The result is exactly what we expected - both samples and labels are now PyTorch tensors, and they’re batched in groups of five.

iterator = iter(dataset)
batch_0 = next(iterator)
print(type(batch_0[0]), batch_0[0].shape)
print(batch_0[1])
<class 'torch.Tensor'> torch.Size([5, 1, 28, 28])

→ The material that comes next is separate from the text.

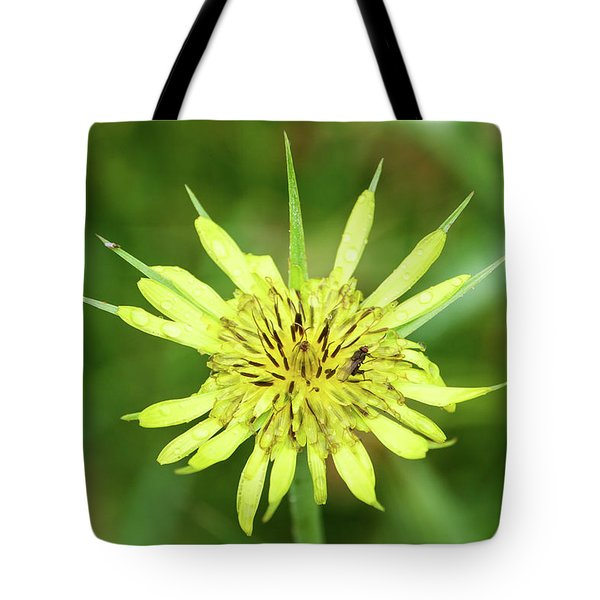 Tote Bag featuring the photograph Fll-4 by Ellen Lentsch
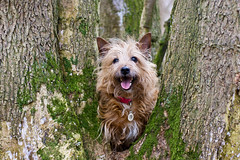 6/52 - Tree climber (Dogloverlou) Tags: tree happy moss sticks woods walk posing terrier bark missy inatree treeclimbing 2013 52weeksfordogs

tensor([[0., 0., 0., 0., 0., 0., 0., 0., 0., 1.],
        [0., 0., 0., 0., 0., 1., 0., 0., 0., 0.],
        [0., 0., 0., 0., 0., 0., 0., 1., 0., 0.],
        [0., 0., 0., 0., 0., 0., 0., 0., 0., 1.],
        [0., 0., 0., 0., 0., 0., 0., 0., 0., 1.]])
nrows, ncols = 4, 8
fig, axs = plt.subplots(nrows, ncols)
for x in range(ncols):
  data, _ = next(iterator)
  for y in range(nrows):
    axs[y, x].imshow(data[y, 0])
    axs[y, x].set_axis_off()
../../_images/22718dd72d3e9797711fcc0e3e3ffb0900e24c6defc5258c1aaa4462a1fbb212.png

In the last cell we additionally confirm that all items are restricted to shoes only. The pipeline that we’ve built not only allowed us to ensure Torchvision dataset-loading features, but also extend with batching and filtering capabilities.